「これから欲求不満になったら按摩頼も……。痛気持ちいいのがもう癖になる……。」

 

 

「はいはい,痛くしときますね。」

 

 

そんなつもりで按摩をしてる訳じゃないからちょっとその発想から離れてくれと指に力を加えた。

 

 

「あっ!あっ!そこっ!それいいっ!」

 

 

入江が一番いいとこに効いてると声を上げた所で勢い良く障子が開いた。

一瞬二人は硬直して,この展開には覚えがあるなと二人で苦笑した。

 

 

「紛らわしい声を出すなっ!」

 

 

そこには怒りたいけど好きにしろと言った手前,怒ろうにも怒れない複雑な表情の桂が居て,その後ろには好奇心に満ちた目で中を覗く高杉と山縣が居る。

 

 

「だってすっごい気持ちいいんですよ?仕方ないです。稔麿でさえ喘ぐ技法ですからね。」

 

 

「だから言い方。良かったら高杉さんと山縣さんも順番にやりますよ?小五郎さんは後で部屋に戻ったらしますからね。」

 

 

三津は入江の背中から離れてここまでねと背中をぽんぽん叩いた。【香港植髮價錢】小心平價陷阱! | 方格子

 

 

「あー軽くなった。三津ありがと,晋作らもしてもらえばいい。木戸さんは部屋でまた別の按摩かぁ羨ましい。」

 

 

入江は布団の上に胡座をかいてせっかくだからしてもらえと高杉達を手招いた。

 

 

「稔麿も……。」

「喘いだ……?」

 

 

高杉と山縣がごくりと唾を飲むから三津は語弊があるぞと入江に文句を言った。

 

 

「俺が先っ!」

 

 

高杉は頭から滑り込む様にうつ伏せになった。三津は子供だなぁと笑いながらその側に寄った。

 

 

「えっ何で乗らんそ?」

 

 

「流石に人様の旦那さんに乗るなんて出来ませんからね。」

 

 

三津はこれでも充分だと按摩を始めた。すると高杉もみるみる悦な表情を浮かべた。

 

 

「くあぁ……。効くなぁ……。三津さんこれ商売にしたら儲かるぞ。」

 

 

客取れるぞと煽てられて,もし働き口に困ったらそうしますと笑った。その横では順番を待つ山縣が,早く早くと正座で体を左右に揺らしていた。

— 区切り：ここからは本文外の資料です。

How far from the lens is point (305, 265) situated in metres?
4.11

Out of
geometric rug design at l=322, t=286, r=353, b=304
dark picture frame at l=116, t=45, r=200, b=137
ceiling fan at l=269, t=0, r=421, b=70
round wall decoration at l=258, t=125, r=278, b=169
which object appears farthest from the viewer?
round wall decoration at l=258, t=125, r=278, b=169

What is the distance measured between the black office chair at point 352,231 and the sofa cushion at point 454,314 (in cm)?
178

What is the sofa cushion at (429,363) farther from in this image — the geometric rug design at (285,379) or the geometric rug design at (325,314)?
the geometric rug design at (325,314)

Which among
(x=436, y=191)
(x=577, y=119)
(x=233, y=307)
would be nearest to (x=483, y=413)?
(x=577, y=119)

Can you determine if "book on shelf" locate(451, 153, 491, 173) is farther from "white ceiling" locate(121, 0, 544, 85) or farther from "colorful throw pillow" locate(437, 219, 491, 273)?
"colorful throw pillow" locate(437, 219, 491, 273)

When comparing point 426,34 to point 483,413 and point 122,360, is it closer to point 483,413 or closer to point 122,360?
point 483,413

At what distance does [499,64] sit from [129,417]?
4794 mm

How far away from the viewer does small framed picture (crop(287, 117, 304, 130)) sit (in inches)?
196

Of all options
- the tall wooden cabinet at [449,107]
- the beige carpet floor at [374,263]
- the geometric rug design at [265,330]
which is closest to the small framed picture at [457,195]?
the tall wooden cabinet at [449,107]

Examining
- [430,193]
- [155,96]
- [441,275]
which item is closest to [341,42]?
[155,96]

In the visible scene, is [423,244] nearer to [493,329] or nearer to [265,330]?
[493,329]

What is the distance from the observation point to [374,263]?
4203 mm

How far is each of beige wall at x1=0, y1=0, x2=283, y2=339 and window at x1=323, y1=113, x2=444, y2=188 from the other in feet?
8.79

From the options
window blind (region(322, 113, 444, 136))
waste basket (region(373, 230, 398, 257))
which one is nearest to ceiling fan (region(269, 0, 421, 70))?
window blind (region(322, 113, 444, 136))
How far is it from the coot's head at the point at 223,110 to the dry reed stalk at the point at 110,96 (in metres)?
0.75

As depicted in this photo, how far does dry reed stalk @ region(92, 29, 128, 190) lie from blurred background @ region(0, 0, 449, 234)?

全身解された高杉はそりゃあんな声出るわと骨抜き状態になっていた。

そして待ってましたと山縣が高杉と同様頭から滑り込んでうつ伏せた。

 

 

「うわぁ山縣さん凝ってますねぇ。これはやり甲斐あります。」

 

 

「やろ?のしかかってくれてええで。その柔らかい胸を押し当てて……。」

「お前には百年早い。」

 

 

山縣の正面にしゃがみ込んだ入江が満面の笑みで顔面を鷲掴みにした。

 

 

「私でさえ一回しかしてないのに堪能させてたまるか。」

「痛い痛いっ。入江!脳味噌出る!止めろ!」

 

 

山縣はそのまま顔面の骨砕けてしまうと恐ろしい事を口走った。それだけの力で掴まれてるらしい。その光景をしげしげと見ていた桂は顎をさすった。

 

 

「三津,山縣君の相手は程々でいい。私は部屋に戻ってるよ。」

 

 

「分かりました。すぐ戻りますね。」

 

 

三津は山縣の肩をぎゅっぎゅっと揉みながら返事をした。三津の表情に桂も薄っすら笑みを浮かべてから部屋へ戻った。

 

 

『あの顔,出逢った頃によく見た顔だ。』

 

 

三津は気付いているか分からないが,目が合うと自然とやんわり笑う癖がある。

多分甘味屋で働く上で身につけた愛想笑いの一つだと思う。だが目が合っただけで微笑まれるのは悪い気はしない。むしろ好意があるのだと思える。

 

 

仲違いした時以来,その癖は自然となくなっていた。それも桂に対してだけ。他の面々にはいつも微笑みかけていた。

 

 

『私にも笑みが戻った。少しは気を許してもらえたと思っていいかな。』

 

 

それが嬉しく思えた。それに入江の発した言葉が意外だった。

 

 

“一回しかしてない”

 

 

二月も離れていた間にもしかしたら……と思っていたがそれは無かったようだ。

 

 

『律儀に我慢し続けた結果今に至ったのか。二人とも純粋と言うか,正直者なんだな。』

 

 

似た者同士なだけあると一人でクスクス笑った。それから三津が戻って来てくれるまで書き仕事をする事にした。